Wednesday, March 4, 2009

Inventor says dyslexia gave him insight for his creations

From the Belleville News-Democrat in Illinois:

Winfield Matsler (pictured) wants to patent something every year until he dies.

The 51-year-old Belleville inventor already is associated with seven patents, including one he owns for an aircraft and another pending for a motorcycle seat cushion.

Not bad for a dyslexic who struggled in high school and delayed going to college, Matsler said. If it weren't for his condition, he said he might have taken a traditional route and become an accountant, doctor or CEO.

He credits the dyslexia for his ability to escape the mainstream.

"With dyslexia, you see things backwards," he said. "Letters get changed around. With 'stop' you see 'spot.' It made me see things that possibly others didn't see, like a problem and a different approach to solving the problem."

To patent something once a year is "not unreasonable, it just takes money," he said. Ideas are cheap, and he said he's got plenty of those.

The key is making the ideas tangible so others can see how an invention could benefit humanity.

Matsler hopes his latest invention -- an ergonomic motorcycle seat cushion that uses polyurethane and air to contour and support the rider's body -- will help fund future inventions.

The patent was pending in January.

A classmate from design school said Matsler excels at addressing "the human interface of mechanical devices."

That's what he is doing with the motorcycle cushion, which uses similar principles that wheelchair cushions use to keep tissue from dying. Matsler's intent is to keep himself and other motorcyclists comfortable.

"When you're on that motorcycle for 100 miles, 200 miles, it hurts," Matsler said. "What my invention does is allow men not to cramp their packages."

His cushion also absorbs vibrations of high frequency produced by the motor and low frequency from road noise.

"Your skeletal system is absorbing these vibrations, and they will make you tired, even fall asleep," he said.

Craig Raymon is the friend from design school and rides a cruiser. He was one of the many friends from whom Matsler sought feedback.

"I get a big grin every time I get a call from him because, even if you're busy, a few minutes later, you want to share in his discovery and his process and see his new prototype," Raymon said. "Winny's always been kind of a quirky, idealistic, eccentric designer guy."

Matsler studied philosophy at Southern Illinois University Carbondale before a friend suggested product design with an emphasis on special populations. He solidified the career switch after a summer college trip to Port Au Prince, Haiti, where he worked with a Catholic church that took care of disabled children.
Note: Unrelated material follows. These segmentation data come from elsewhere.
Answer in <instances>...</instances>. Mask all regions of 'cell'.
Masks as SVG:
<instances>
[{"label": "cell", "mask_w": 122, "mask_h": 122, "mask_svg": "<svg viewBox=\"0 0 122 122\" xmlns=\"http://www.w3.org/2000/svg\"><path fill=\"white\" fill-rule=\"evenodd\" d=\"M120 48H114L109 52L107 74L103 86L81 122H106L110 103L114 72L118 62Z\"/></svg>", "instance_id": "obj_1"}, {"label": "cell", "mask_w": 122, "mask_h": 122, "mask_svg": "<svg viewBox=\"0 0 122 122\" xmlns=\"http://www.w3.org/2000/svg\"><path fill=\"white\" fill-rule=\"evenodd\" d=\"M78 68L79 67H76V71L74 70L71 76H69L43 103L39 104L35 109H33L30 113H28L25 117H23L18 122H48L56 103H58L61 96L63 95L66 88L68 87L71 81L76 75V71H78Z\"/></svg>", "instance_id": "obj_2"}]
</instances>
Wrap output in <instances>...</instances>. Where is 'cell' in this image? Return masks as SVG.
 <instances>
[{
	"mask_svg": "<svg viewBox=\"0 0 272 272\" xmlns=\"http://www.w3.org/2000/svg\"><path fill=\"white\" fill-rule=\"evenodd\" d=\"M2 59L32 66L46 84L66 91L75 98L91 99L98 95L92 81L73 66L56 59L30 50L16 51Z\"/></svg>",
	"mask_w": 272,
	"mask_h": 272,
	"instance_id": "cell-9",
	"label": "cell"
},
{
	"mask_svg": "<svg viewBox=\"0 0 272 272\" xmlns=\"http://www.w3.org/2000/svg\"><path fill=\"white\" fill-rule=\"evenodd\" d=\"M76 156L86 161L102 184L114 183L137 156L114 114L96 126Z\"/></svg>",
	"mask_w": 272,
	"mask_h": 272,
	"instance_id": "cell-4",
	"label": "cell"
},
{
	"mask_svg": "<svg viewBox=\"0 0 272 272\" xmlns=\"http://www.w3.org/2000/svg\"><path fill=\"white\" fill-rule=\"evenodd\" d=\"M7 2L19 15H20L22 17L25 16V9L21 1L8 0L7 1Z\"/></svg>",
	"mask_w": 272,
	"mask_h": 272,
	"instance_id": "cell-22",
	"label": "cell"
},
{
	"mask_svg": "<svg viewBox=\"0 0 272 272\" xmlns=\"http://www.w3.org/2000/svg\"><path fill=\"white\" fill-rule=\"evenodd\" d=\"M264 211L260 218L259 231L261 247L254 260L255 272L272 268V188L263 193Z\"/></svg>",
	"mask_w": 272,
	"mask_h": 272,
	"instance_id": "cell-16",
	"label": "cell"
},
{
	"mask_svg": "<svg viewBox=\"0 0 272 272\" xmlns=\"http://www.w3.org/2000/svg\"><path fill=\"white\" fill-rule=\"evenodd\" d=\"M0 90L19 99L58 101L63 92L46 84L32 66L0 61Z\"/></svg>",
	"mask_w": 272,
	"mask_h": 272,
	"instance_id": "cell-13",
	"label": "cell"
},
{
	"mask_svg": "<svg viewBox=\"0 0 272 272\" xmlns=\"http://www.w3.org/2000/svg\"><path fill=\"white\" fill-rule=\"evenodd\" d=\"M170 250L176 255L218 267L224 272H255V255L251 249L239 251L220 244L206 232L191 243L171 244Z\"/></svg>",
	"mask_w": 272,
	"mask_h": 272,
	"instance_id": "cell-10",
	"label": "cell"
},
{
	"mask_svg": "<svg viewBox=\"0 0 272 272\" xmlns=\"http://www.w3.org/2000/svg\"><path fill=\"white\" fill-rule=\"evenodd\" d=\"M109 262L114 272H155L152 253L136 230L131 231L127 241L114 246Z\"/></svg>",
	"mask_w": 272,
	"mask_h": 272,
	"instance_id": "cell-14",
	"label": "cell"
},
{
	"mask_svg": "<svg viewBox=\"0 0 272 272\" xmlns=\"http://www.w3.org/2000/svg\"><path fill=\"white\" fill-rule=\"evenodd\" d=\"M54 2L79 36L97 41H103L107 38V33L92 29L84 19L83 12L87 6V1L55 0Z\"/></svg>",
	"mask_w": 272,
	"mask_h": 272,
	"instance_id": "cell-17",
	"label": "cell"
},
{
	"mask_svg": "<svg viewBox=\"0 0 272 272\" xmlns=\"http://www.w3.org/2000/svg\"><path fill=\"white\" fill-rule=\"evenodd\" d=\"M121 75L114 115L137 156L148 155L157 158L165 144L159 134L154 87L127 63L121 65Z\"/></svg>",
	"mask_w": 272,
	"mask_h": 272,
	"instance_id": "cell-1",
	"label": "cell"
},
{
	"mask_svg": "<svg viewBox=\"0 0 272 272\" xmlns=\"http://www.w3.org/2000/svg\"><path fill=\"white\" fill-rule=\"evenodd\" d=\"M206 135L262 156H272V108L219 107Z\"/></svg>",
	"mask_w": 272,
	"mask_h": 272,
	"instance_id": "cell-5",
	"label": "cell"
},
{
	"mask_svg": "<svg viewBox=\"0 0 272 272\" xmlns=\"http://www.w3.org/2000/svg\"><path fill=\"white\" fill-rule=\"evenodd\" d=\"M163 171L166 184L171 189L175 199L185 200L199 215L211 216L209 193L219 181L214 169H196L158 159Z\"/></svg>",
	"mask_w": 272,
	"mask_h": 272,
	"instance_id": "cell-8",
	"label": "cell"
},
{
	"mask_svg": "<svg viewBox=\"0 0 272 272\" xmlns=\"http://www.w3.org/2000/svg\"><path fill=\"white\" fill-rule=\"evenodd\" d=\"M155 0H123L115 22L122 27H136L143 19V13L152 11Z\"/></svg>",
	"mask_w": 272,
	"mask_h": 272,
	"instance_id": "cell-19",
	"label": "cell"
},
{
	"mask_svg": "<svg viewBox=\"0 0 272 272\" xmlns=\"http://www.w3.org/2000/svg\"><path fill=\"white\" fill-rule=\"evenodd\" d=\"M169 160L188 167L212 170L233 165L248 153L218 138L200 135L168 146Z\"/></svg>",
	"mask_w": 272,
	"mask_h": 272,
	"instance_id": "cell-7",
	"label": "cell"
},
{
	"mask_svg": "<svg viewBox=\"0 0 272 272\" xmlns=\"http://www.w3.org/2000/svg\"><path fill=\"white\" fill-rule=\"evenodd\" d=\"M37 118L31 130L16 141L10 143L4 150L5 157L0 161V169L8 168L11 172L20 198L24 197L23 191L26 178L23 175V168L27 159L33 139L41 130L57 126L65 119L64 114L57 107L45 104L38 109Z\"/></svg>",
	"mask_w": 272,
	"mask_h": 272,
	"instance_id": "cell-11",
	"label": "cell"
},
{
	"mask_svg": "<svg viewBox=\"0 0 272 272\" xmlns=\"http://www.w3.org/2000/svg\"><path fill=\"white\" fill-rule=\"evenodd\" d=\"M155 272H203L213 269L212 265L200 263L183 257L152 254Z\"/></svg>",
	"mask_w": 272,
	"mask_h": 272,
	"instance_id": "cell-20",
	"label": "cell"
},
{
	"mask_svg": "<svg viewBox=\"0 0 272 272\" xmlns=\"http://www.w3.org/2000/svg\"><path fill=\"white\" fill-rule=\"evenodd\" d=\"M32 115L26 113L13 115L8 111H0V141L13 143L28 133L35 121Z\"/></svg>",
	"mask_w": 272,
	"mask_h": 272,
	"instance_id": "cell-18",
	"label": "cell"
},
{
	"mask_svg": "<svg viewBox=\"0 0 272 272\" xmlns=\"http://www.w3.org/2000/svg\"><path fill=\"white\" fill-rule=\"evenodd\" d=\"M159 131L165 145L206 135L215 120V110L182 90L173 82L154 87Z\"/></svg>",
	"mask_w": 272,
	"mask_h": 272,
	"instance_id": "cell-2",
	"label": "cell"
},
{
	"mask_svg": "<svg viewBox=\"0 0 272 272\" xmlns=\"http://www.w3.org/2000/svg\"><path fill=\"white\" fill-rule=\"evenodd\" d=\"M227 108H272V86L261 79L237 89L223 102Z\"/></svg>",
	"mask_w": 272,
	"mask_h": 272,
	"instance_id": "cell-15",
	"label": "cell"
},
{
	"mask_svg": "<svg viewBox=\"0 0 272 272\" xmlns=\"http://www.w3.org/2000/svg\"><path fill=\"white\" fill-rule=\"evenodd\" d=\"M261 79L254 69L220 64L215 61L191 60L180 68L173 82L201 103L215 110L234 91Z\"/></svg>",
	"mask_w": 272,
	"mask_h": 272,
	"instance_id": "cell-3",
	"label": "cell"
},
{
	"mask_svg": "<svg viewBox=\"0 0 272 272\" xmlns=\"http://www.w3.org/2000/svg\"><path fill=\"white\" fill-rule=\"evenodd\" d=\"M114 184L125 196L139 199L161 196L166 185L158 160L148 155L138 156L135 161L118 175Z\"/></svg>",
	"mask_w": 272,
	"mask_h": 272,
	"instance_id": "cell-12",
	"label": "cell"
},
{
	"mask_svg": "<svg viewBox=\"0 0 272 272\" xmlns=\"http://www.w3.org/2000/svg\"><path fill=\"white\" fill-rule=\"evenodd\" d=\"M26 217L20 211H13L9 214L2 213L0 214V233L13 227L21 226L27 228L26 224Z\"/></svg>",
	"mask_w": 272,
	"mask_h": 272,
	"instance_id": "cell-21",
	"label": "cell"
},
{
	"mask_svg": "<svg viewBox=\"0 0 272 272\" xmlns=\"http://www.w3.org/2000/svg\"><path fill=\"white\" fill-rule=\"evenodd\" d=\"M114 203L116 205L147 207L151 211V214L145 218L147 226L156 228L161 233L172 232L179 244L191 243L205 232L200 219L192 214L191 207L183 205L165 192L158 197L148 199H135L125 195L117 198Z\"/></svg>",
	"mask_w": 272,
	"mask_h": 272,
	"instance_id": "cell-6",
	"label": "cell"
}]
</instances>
"We built wheelchair accessible ramps, railing for the bathrooms, a rehabilitation tool that helped underdeveloped children take their first steps and learn to walk with the correct gait," he said.

After graduation, Matsler worked for 13 years as a product designer for The ROHO Group Inc., of Belleville, and nearly six years for Star Cushion Products Inc., of
Freeburg.

Matsler's "smiling attitude" helps him get past negative feedback to make a better product, Raymon said.

"To people who want to be inventors, the obstacles will be other people," Matsler said. "They get excited about that idea, they share that idea and other people criticize it unduly."

Something Matsler learned long ago from his parents, retired educators Franklin and Lois Matsler, helps him cruise pass criticism: "If you make others succeed, that's a measure of success."

That is why whenever a young person shares an idea with Matsler, he tells them to take their passion and run with it. But sometimes it takes a mentor to discern a practical project from an unrealistic one.

Before a friend encouraged Matsler to pursue the more lucrative cushion design, Matsler dabbled with a fond idea -- the patented Rotating Buoyant-Winged Aircraft.

The aircraft -- a garlic-shaped balloon atop a black body that holds the motor and propellor -- is an unmanned aerial vehicles that isn't built for speed, but for economy and endurance.

"It reminds me of a worm that sucks on the floor of a riverbed," Matsler said. "And the funny looking balloon is the best I can do with the money and technology available to me. If I had the money to pursue the project, I'd make it into a butterfly."

The aircraft now hibernates in his basement, where motorcycle cushions eventually will be packaged and shipped to customers. Other evidence of his work reside elsewhere in the house.

A different seat cushion representing one of his designs can be found on each hard chair at the kitchen table. Sketches of prototypes line a dining room wall. Rolls of polyurethane lie near a tool bench and vacuum forming machine in his garage.

Pieces from local artists, and his older brother's original works, adorn Matsler's walls. "Art makes me happy, and I can't invent when I'm unhappy," he said.

Personal experience, like time spent on his Triumph Sprint sport bike, also inspires ideas. Ideas percolate when he's submerged in water or surrounded by people.

"When I swim, my mind's kind of resting," Matsler said. "I'm really people-dependent as far as ideas go. It takes people to define concerns that really need to be addressed."

He structures his time around swimming four miles a week, a Swansea Rotary Club meeting Thursday mornings and daily doses of news between 5:30 and 6 p.m., when he doesn't answer the phone.

The best ideas snatch him from his routine, and when they do, he boils a pot of generic Chinese tea and goes to work.

"When I get on a roll, I roll until it's done," Matsler said. "And sometimes there's a pressure for me to get something done, and pressure evokes ideas out of necessity."

At least for now, he may feel less pressure where he sits.